New algorithm calculates drug synergy: Initial tests involve melanoma, lung cancer
Drug combinations used for the treatment of non-small-cell lung cancer (NSCLC) and melanoma aren’t as effective as they could be. Oncologists haven’t had the right tools to predict drug interactions, other than in costly clinical trials.
That could change with a new algorithm developed by a cross-disciplinary Vanderbilt University team for calculating drug synergy. The new approach distinguishes drug interactions which translate to quicker, more effective killing of tumors from interactions that may result in fewer side effects.

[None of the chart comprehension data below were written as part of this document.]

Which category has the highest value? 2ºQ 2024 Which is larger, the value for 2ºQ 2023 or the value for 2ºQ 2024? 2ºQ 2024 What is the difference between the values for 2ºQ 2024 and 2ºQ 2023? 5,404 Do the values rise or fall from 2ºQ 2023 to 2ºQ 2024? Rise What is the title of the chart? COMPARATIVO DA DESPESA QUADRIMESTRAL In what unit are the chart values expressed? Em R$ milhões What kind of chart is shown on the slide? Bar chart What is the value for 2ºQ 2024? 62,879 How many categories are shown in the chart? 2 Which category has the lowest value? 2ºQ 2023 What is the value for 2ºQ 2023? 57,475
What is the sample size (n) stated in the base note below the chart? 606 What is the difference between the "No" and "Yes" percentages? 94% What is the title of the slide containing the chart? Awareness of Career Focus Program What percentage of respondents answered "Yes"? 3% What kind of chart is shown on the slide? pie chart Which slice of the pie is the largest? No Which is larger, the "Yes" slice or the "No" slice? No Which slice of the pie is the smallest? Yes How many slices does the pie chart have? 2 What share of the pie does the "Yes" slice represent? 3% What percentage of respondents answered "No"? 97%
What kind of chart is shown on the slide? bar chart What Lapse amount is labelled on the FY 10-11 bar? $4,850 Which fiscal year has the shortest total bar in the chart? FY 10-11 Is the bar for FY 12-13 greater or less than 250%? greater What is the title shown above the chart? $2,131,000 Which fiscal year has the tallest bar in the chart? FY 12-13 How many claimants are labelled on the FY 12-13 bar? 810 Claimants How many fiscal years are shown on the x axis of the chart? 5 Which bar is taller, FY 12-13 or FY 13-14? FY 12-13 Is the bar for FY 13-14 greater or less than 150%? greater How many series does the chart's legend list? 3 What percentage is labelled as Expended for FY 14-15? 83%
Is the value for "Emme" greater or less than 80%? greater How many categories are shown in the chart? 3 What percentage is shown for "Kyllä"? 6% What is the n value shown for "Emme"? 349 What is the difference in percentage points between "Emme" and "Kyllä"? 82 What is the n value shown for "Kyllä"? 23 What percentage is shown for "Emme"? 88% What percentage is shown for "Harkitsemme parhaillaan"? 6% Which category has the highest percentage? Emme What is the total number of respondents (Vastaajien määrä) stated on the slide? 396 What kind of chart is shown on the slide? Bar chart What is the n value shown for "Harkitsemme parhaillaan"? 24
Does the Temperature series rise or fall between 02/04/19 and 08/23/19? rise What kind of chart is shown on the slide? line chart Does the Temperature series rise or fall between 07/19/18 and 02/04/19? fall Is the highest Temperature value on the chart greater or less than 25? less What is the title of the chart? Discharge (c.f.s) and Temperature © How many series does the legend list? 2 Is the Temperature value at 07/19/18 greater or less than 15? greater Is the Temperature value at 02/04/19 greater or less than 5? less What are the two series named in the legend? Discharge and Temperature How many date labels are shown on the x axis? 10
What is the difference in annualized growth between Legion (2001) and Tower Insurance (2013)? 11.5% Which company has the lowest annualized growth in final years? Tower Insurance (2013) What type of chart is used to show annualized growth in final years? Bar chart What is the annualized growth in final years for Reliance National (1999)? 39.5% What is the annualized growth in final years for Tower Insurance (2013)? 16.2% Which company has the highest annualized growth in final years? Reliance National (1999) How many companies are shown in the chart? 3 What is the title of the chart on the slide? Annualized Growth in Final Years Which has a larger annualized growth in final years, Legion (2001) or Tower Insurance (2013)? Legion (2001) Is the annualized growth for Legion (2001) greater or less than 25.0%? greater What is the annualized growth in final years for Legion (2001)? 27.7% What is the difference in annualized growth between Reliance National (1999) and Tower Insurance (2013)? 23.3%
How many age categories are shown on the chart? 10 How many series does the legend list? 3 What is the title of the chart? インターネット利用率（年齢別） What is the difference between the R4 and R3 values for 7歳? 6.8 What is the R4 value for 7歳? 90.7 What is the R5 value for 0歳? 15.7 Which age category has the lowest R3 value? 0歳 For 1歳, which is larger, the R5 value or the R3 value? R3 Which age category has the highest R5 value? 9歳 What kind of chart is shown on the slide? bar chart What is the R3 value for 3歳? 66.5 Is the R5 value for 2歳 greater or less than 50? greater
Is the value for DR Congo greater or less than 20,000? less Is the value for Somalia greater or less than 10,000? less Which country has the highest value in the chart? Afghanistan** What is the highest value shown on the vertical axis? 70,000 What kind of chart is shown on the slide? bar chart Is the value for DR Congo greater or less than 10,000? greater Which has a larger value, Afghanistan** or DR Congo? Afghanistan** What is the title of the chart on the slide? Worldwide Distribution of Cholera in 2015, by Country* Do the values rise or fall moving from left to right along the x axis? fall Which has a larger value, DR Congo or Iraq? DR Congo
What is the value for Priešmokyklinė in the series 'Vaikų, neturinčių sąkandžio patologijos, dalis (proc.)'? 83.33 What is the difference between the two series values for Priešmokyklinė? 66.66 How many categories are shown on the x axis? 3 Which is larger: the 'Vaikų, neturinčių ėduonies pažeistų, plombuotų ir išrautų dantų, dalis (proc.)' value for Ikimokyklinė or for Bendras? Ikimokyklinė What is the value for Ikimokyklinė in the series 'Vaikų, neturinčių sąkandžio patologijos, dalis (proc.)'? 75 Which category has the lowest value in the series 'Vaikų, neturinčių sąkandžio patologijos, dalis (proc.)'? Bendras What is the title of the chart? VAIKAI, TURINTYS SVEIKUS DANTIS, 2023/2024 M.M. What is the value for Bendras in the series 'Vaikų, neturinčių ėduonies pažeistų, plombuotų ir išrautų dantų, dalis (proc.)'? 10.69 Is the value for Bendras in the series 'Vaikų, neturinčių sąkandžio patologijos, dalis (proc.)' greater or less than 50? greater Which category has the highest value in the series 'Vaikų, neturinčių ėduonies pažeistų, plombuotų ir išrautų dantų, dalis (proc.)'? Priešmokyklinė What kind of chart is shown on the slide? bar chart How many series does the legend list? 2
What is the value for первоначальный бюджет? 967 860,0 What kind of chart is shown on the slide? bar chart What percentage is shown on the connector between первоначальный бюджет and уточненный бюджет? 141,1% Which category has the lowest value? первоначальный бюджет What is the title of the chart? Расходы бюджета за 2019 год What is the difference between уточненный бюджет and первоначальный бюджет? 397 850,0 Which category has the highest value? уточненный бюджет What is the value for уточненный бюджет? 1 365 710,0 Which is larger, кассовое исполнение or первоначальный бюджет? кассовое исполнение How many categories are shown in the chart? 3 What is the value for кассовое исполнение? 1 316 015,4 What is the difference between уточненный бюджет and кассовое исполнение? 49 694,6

The team used it in 500,000 individual tests of drug combinations applied to live cancer cells and believe it can be applied to treating many more kinds of cancer.
“When it comes to finding new cancer drug candidates, somehow academia and the pharmaceutical industry are mixing up potency and efficacy,” said Professor of Biochemistry and Pharmacology Vito Quaranta, “That’s a fundamental flaw.”
Synergy of potency is ideal to reduce drug dosage, and therefore possible side effects. Synergy of efficacy, instead, aims to raise the therapeutic ceiling, which is especially desirable in diseases prone to recur due to incomplete clearance, such as non-small cell lung cancer.
The team is calling the algorithm MuSyC, which stands for Multi-dimensional Synergy of Combinations. Synergy frameworks prior to MuSyC did not distinguish between potency and efficacy, resulting in misleading impressions of a combinations true interaction. Their work appears today in the journal Cell Systems in a paper titled “Quantifying Drug Combination Synergy Along Potency and Efficacy Axes.”
Assistant Professor of Medicine Christine Lovly and research assistant professor Darren Tyson, in conjunction with Joshua Bauer in the Vanderbilt Institute for Chemical Biology High Throughput Screening Core, conducted more than 500,000 measurements of 12,000 drug combination conditions. They sought to calculate the synergistic profile of 64 anti-cancer drugs in combination with standard of care osimertinib in NSCLC, which targets mutant EGFR.
Grouping the drugs into four categories—mitotic checkpoint, epigenetic regulators, receptors and/or channels, and kinases—revealed drug class trends obfuscated by prior frameworks. Specifically, the team found drug combinations targeting a subset of mitotic checkpoints as well as epigenetic regulators with EGFR dramatically increased the rate cancer cells were dying compared to either alone. For example, the combination of osimertinib with vindesine, a drug targeting microtubules, was 70 percent more efficacious than osimertinib alone.
“Knowing how combinations interact is crucial to increasing therapeutic efficacy and patient quality of life. Now we have a mathematical framework for quantifying and distinguishing how a combination is performing along these goals,” said Christian Meyer, graduate student in the Chemical and Physical Biology Program and first author on the paper.
The researchers foresee MuSyC will change the way drug combinations are discovered, translated, and deployed in many diseases.
Now the team is studying the interactions of three drug combinations, as well as investigating drug combinations in more complex pre-clinical models such as cancer organoids.